By Andrew Ganz
Monday, Oct 27th, 2008 @ 8:57 am

It was bound to happen: Prices at the pump are currently in a free fall (averaging below $2.80 this morning across the United States) and gas-guzzling pickup and SUV sales are climbing. In September – just as gas prices began to drop – full-size pickups accounted for 14.1 percent of vehicle sales (up from 9.2 percent in May) in the U.S. and big SUVs climbed to 2.5 percent.
That said, even though those guzzlers account for a higher share of the market, it doesn’t mean that their raw numbers are up to where they were in their prime.

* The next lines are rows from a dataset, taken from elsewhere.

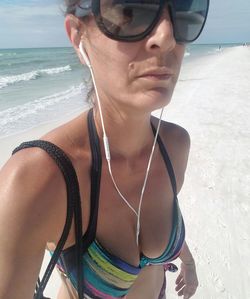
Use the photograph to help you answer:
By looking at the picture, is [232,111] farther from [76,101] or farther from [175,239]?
[175,239]

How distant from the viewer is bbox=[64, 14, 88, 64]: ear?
3.64 feet

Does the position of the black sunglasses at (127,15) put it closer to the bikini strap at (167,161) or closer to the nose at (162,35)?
the nose at (162,35)

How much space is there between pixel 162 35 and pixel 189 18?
0.19 metres

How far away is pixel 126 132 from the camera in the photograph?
135cm

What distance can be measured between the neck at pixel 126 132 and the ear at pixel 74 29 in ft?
0.88

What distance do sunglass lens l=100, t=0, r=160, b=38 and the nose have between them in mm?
30

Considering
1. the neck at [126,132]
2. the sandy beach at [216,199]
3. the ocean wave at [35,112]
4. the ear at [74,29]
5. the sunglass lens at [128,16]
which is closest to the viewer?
the sunglass lens at [128,16]

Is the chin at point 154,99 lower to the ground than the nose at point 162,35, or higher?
lower

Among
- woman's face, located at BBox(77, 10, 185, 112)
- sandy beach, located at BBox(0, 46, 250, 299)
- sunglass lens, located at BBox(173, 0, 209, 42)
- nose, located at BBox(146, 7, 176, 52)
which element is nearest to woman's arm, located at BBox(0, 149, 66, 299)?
woman's face, located at BBox(77, 10, 185, 112)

Vehicle sales are down across the board for nearly all automakers.

Still, according to J.D. Power and Automotive News, large pickups have yet to reach the segment peak of 18.2 percent, set in July 2005.

Gas prices aren’t the only thing that has affected pickup and SUV sales, however. Hefty discounts offered by automakers – particularly Chrysler and Ford – to clear out excess 2008 models before 2009s hit the showrooms boosted sales. There were reports in September of some Dodge dealers offering up to 50 percent off of certain 2008 Ram pickups before the redesigned 2009 hit showrooms.

Automakers say they’re still committed to small cars for the future, however. They believe that reduced gas prices are only temporary and that increased future demand when the economy rebounds will see buyers climbing back out of their pickups and SUVs into efficient cars. Every automaker under the sun – even Rolls Royce - has said they’re committed to bringing more efficient cars to market in the near future and they’re hoping the gamble will pay off with consumers.

“The buying public often has a short memory,” Toyota ’s Xavier Dominicis told Automotive News. “But we’re looking at the numbers this month, and there’s no discernable evidence of anything changing.”

A GM spokesperson told the industry publication that the automaker is basing its future product planning on “higher fuel prices, not lower.

And Chrysler, which recently announced that its Newark, Delaware, SUV plant (which builds the Dodge Durango and Chrysler Aspen) will close on December 31 – a year earlier than initially expected – is also committed to small cars in the future.

“As a company, we are looking at a future of high gasoline prices,” said Yvonne Malmgren, manager of global sales and incentive communications for Chrysler. “That is what we expect, and we’re aligning our business plans with that idea in mind.”